• WORK TASK
Produce a word-for-word copy of the line that contains "ORANGE RIDGE HOODIE" and each line after it through the end of the material, omitting pictures and all other lines.

• AVAILABLE DATA
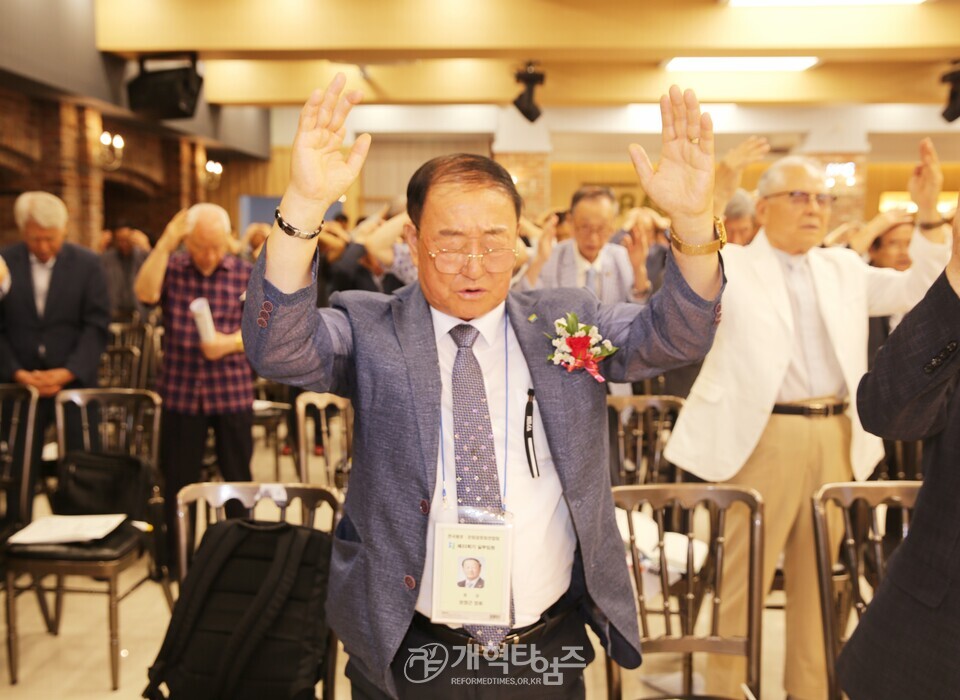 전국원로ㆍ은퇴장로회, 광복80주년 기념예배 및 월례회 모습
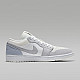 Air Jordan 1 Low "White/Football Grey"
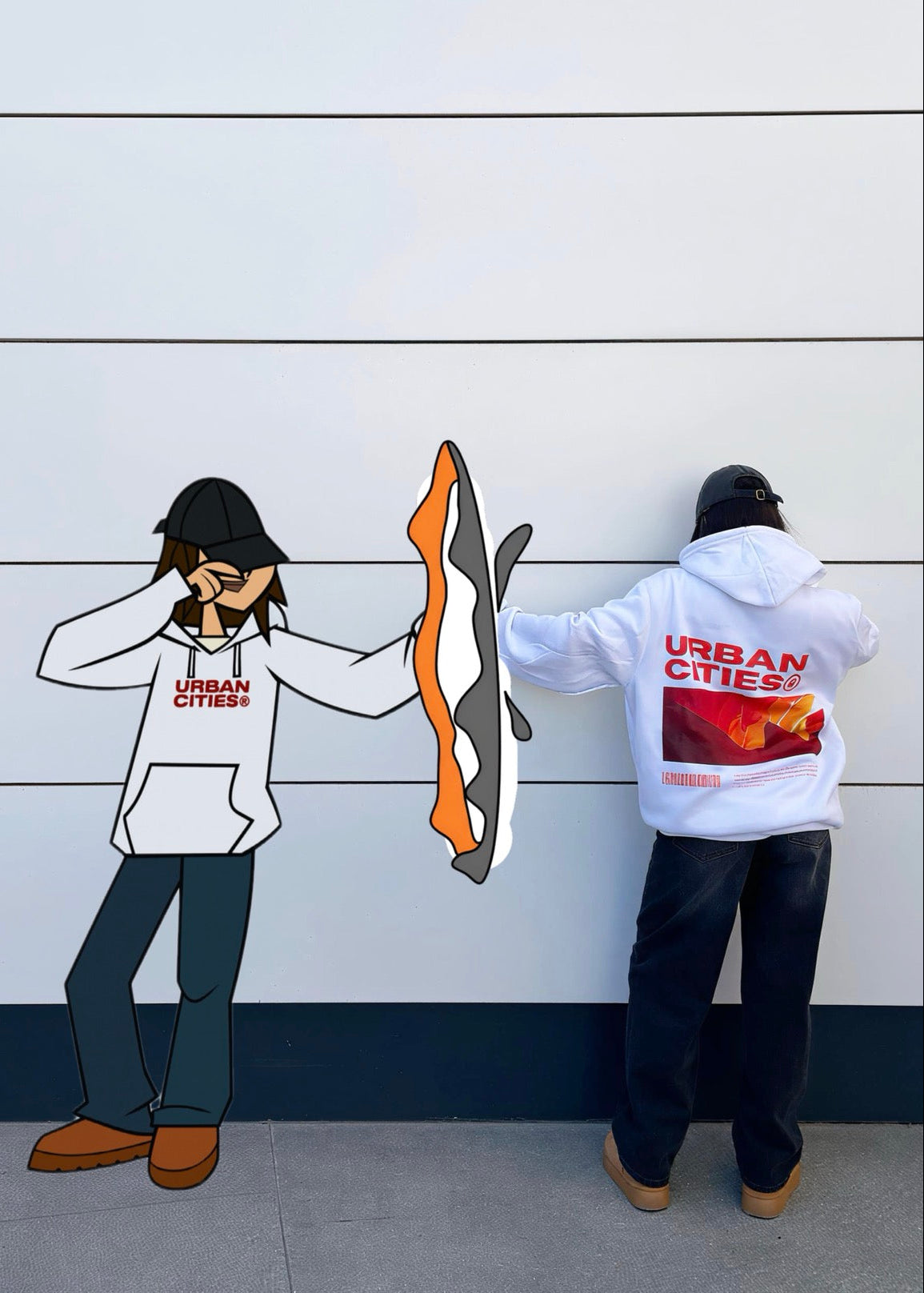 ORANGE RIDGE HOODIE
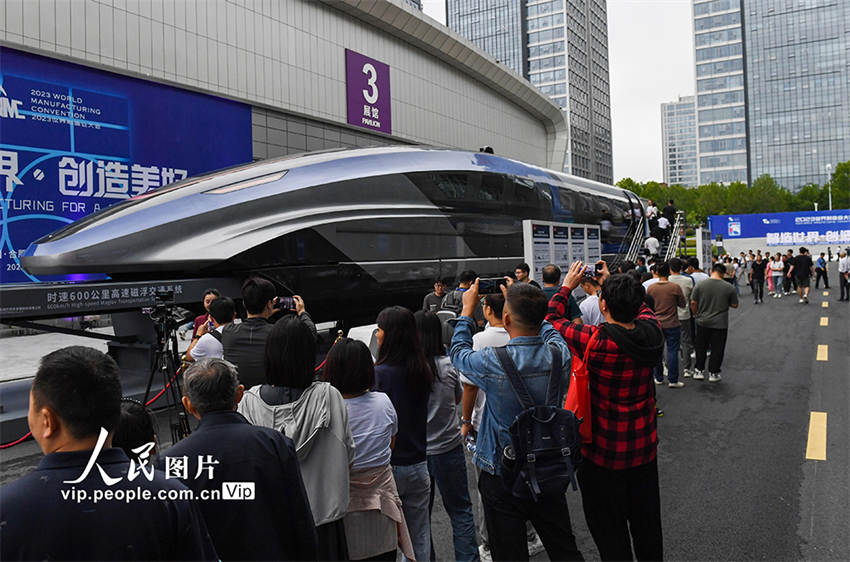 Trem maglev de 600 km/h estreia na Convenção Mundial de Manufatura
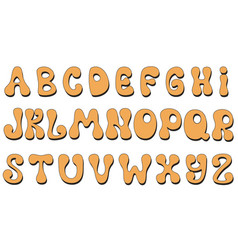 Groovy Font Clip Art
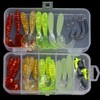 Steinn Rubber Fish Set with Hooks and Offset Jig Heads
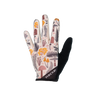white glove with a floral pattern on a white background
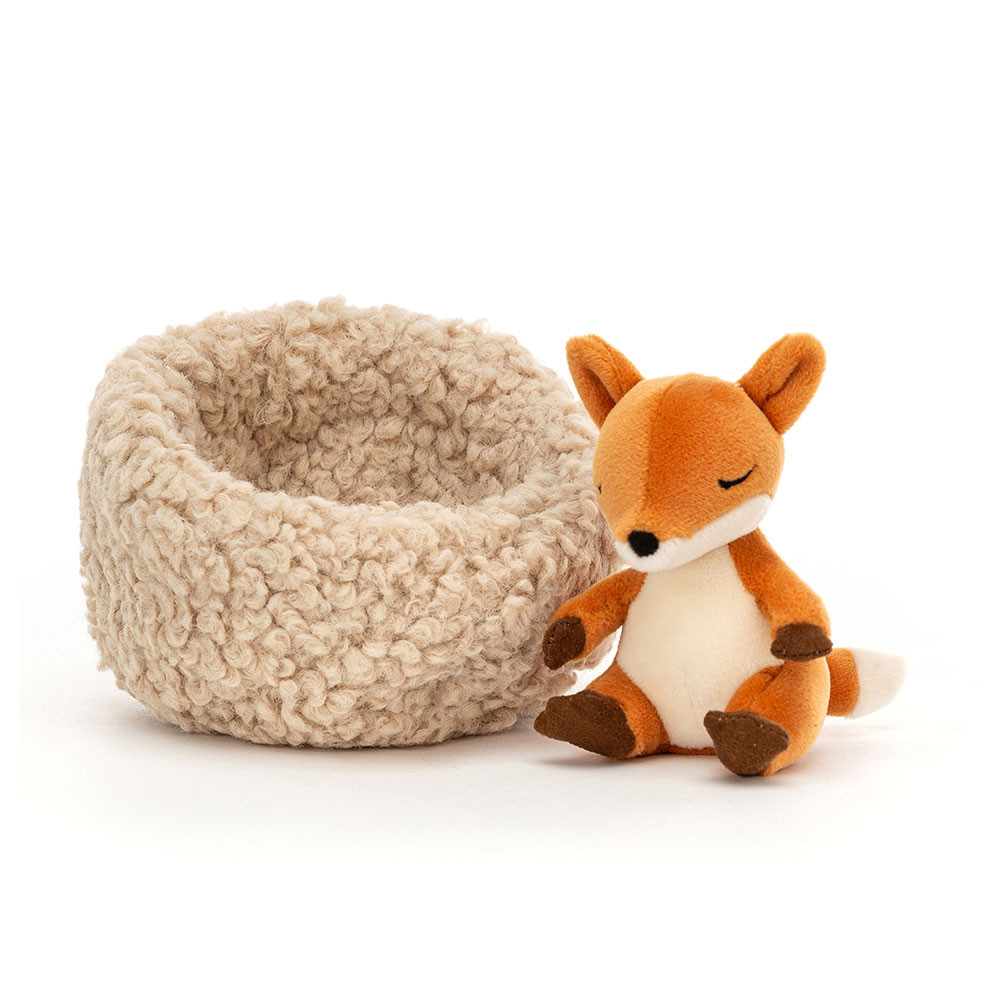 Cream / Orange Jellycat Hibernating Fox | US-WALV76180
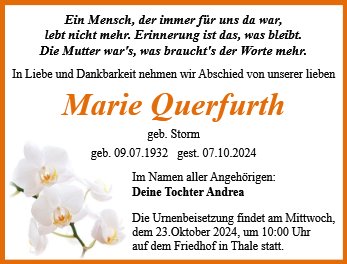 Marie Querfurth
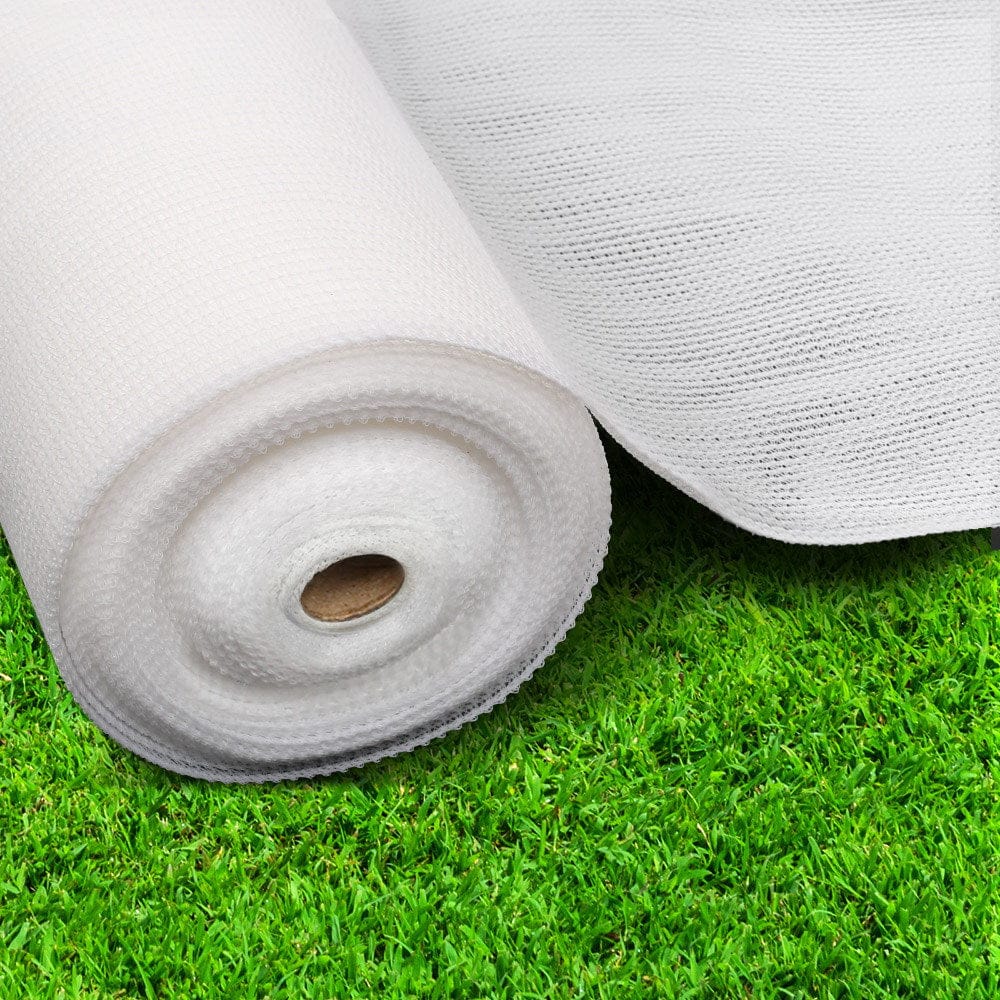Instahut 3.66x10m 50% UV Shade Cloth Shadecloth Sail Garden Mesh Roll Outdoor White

• ANSWER TO THIS EXERCISE
 ORANGE RIDGE HOODIE
 Trem maglev de 600 km/h estreia na Convenção Mundial de Manufatura
 Groovy Font Clip Art
 Steinn Rubber Fish Set with Hooks and Offset Jig Heads
white glove with a floral pattern on a white background
 Cream / Orange Jellycat Hibernating Fox | US-WALV76180
 Marie Querfurth
Instahut 3.66x10m 50% UV Shade Cloth Shadecloth Sail Garden Mesh Roll Outdoor White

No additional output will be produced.